_Fragmento citado_.
◆ ◆ ◆ ◆

Un ejemplo burdo de obviedad se da en la siguiente escena. El pequeño genio viaja en subte con el abuelo (Max von Sydow), quien ha perdido la facultad del habla (en el único gesto amigable del director), al cual le cuenta cómo jugaban con su padre a los oxímorons (figura retórica que consiste en usar dos conceptos de significado opuesto en una sola expresión); luego de ofrecernos varios ejemplos (para que nos quede bien claro) a base de flashbacks fugaces, la omnipotente voz en off vuelve y nos da el broche de oro explicativo para referirse al abuelo y enseñarnos (no vaya a ser que estemos desatentos) que ahora es el único ser con el cual el niño puede tener un lazo afectivo: “el mudo que habla”.

◆ ◆ ◆ ◆

_Datos proporcionados_.

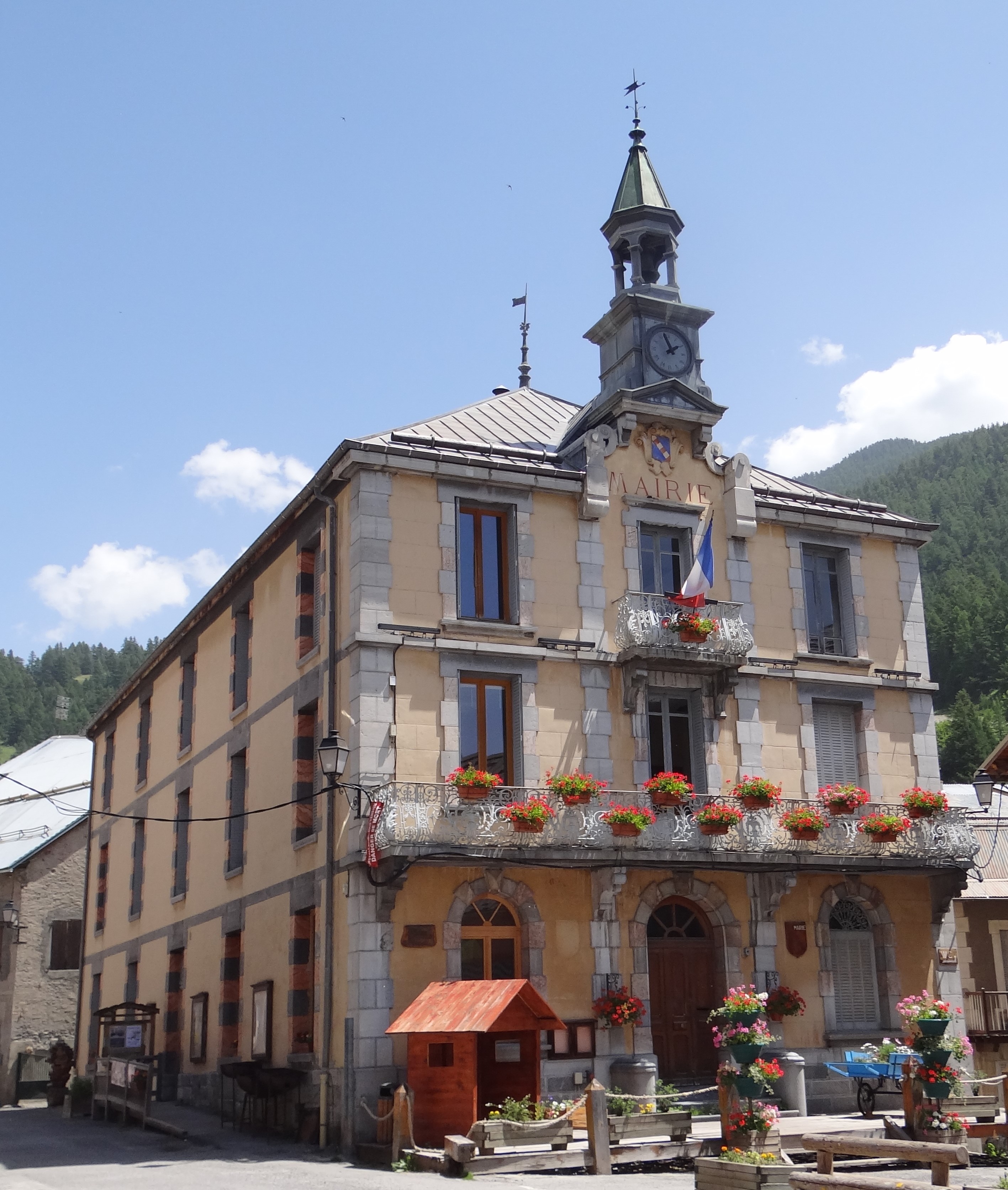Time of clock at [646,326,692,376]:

◆ ◆ ◆ ◆

_Consigna escrita_.
Prolonga la crítica cinematográfica a partir de su última oración. Los datos no cumplen ninguna función en este caso.

_Respuesta correspondiente_.
La frecuente verborragia es reforzada con abuso de cámara lenta y encuadres perfectos del héroe sufriente, que remiten a una estética clipera, con música ambiente continua para acentuar el pulso emocional. El recurso del sufrimiento encuadrado no es suficiente para Daldry e introduce, en su desconfianza para construir solamente atmósferas, una intriga absurda en medio de una estructura que se pretende fragmentada y confusa cuando en realidad no deja nada al azar. Para colmo, hacia el final, podremos encontrar una pacata escenificación simbólica de red social y, por supuesto, los mecanismos afectivos reparadores infaltables.
En definitiva, este film, candidato a la estatuilla, es esa clase de películas que posan y coquetean con ser diferentes pero que se mueren en una serie de convencionalismos.